The Associated Press is reporting that Verizon Communications Inc. is turning off the free wireless Internet access it beams from New York City telephone booths for DSL subscribers who use laptops away from home or the office.

The company revealed the decision on Wednesday as its Verizon Wireless unit announced plans to accelerate the deployment of a fee-based cellular Internet service in the New York area.

The free service, which will be phased out over the next two months, was provided by installing short-range Wi-Fi transmitters in hundreds of telephone booths starting in May 2003.

Back then, Wi-Fi was exploding in popularity and Verizon was trying to jump-start its DSL business in a bid to catch up with rival providers of high-speed broadband service, particularly cable TV companies.

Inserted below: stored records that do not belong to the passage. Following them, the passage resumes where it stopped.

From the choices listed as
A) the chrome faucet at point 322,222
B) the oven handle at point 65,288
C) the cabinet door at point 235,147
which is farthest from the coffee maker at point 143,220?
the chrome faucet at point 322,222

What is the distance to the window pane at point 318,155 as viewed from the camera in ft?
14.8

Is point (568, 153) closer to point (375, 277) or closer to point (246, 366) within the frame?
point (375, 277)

The realization that phone booths might serve as valuable real estate for providing wireless Internet service came at a time when Verizon and other Bell companies were cutting back sharply on public phones because a growing number of people were using cell phones to make calls from public places.

But with Verizon Wireless spending billions to upgrade its cell network for speedier Internet connections costing up to $80 per month, the company has decided the time has come to pull the plug on the free Wi-Fi network.

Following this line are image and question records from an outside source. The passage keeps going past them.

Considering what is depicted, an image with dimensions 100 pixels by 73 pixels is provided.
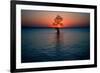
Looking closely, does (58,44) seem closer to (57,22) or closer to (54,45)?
(54,45)

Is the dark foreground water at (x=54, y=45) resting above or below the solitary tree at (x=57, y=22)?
below

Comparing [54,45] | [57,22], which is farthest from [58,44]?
[57,22]

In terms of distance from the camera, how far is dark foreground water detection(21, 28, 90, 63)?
185cm

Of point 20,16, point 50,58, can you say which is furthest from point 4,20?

The company, which owns Verizon Wireless in partnership with Britain's Vodafone Group PLC, has spent $138 million so far this year upgrading its cellular network in the New York metropolitan area after a $475 million investment in 2004.

Verizon said the service, based on a technology called EV-DO, offers far wider coverage and seamless connectivity for roaming laptop users. A Wi-Fi signal, though usually several times speedier than the cellular Internet service, can only travel several hundred feet.

There are currently about 380 Wi-Fi hot spots providing the free service from Verizon phone booths, nearly all of them in Manhattan with a few in Brooklyn. The first to be turned off will be those that are least used, spokeswoman Bobbi Henson said Thursday.

Although the hot spots are not expensive to operate, Verizon no longer views the service as an attractive from a business perspective.

"The usage level, as other alternatives have become available is not enough to justify continuing it when there are other options. A lot has changed over the past two years in terms of wireless access," said Henson. "Everybody's trying to look for a business model around (Wi-Fi).... But the better business model in our mind is the EV-DO network."